In fact, as it stands, the techniques used to produce rhyme in contemporary English popular verse are by almost any standard more inventive, flexible and rife with untapped potential than the rhymes familiar from a Norton Anthology. One popular poet rhymes music/wounded, ready/sent me, boredom/reward them, heavens/weapons, baby/station in a single poem composed in accentual pentameters (these rhymes alternate with a single -in rhyme throughout.) Why is this kind of rhyming not admitted into elite verse forms in English? Why do we not translate rhymed poetry from other languages with this kind of rhyming into English?

Take a more extreme example. Another popular poet, again in a single composition, rhymes aimed/sprays/stays/days, hair/wear, office/problems, government/loving it/dumping it, squirts of piss/words exist/suburban kids/turbulence, hooked right in/looked like them, America/Erica/Character. 

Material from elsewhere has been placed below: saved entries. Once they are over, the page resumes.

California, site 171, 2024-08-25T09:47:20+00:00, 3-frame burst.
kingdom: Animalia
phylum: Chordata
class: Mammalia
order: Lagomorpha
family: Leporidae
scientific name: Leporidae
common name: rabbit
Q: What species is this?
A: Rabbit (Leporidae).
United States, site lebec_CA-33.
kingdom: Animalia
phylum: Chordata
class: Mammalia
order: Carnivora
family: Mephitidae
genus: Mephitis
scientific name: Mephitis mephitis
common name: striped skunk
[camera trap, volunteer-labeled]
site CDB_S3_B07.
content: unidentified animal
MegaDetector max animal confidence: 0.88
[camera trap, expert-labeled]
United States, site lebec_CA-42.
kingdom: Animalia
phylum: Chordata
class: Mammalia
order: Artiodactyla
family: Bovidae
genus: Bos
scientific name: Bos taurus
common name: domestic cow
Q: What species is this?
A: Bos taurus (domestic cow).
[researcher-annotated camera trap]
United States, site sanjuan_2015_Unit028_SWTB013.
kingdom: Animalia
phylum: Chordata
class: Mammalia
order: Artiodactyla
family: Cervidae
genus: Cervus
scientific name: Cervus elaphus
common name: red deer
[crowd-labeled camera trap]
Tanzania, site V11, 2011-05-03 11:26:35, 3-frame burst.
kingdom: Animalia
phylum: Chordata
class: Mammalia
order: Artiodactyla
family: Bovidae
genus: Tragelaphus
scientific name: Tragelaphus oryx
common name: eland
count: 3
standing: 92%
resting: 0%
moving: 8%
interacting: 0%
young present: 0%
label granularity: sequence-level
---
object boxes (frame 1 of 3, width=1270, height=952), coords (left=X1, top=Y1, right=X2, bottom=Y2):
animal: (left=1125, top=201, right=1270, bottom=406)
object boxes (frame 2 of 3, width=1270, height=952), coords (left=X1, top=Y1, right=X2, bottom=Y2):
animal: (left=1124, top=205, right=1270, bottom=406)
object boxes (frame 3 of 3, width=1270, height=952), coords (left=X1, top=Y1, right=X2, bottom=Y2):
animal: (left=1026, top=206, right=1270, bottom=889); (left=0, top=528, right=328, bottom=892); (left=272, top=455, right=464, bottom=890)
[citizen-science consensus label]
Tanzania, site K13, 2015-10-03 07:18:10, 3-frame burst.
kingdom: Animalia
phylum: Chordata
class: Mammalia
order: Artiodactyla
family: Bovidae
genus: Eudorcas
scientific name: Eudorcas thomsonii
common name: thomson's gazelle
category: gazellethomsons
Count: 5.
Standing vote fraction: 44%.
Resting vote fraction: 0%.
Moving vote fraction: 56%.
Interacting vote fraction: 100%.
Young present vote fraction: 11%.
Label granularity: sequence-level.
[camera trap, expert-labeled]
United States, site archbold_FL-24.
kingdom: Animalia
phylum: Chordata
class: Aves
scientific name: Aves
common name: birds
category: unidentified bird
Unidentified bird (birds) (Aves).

Assonance is not "intrinsically" more appropriate to song or popular lyric. In other literatures (e.g. Medieval Irish, Old French, Modern Spanish, and even at times Dutch) it has been the vehicle for all kinds of literary composition from epic verse to hymnody to erudite panegyric to surreal love lyric. This is no shock to anyone who reads Neruda or Lorca in Spanish.

Literary intellectuals in English sometimes call this "off-rhyme." But it is not the kind of off-rhyme most favored in literary verse. Poetry in literary verse that uses "off rhyme" is more likely to employ consonance. Often, as in the verse of Seamus Heaney or in Robert Pinsky's translation of Dante's Inferno, nothing but the final consonant of a word need be repeated to qualify as rhyme. This has the effect of making the patterning easy enough to see on the page, but hard to detect with the ear, producing a kind of sound-repetition that is as unlike the rhymes of popular verse as anything imaginable. I think this is precisely why consonance is the kind of off-rhyme most congenial to elite poetics in English today.

It is no surprise that modern English literati do not often know how to dance on their prosodic feet, and do not care to learn. How can they dance, when they can't even hear the music anymore?

1 comment:

  1. You are the first person in over a decade that I've heard make this point, and it's refreshing to know that I am not the only one of the same opinion.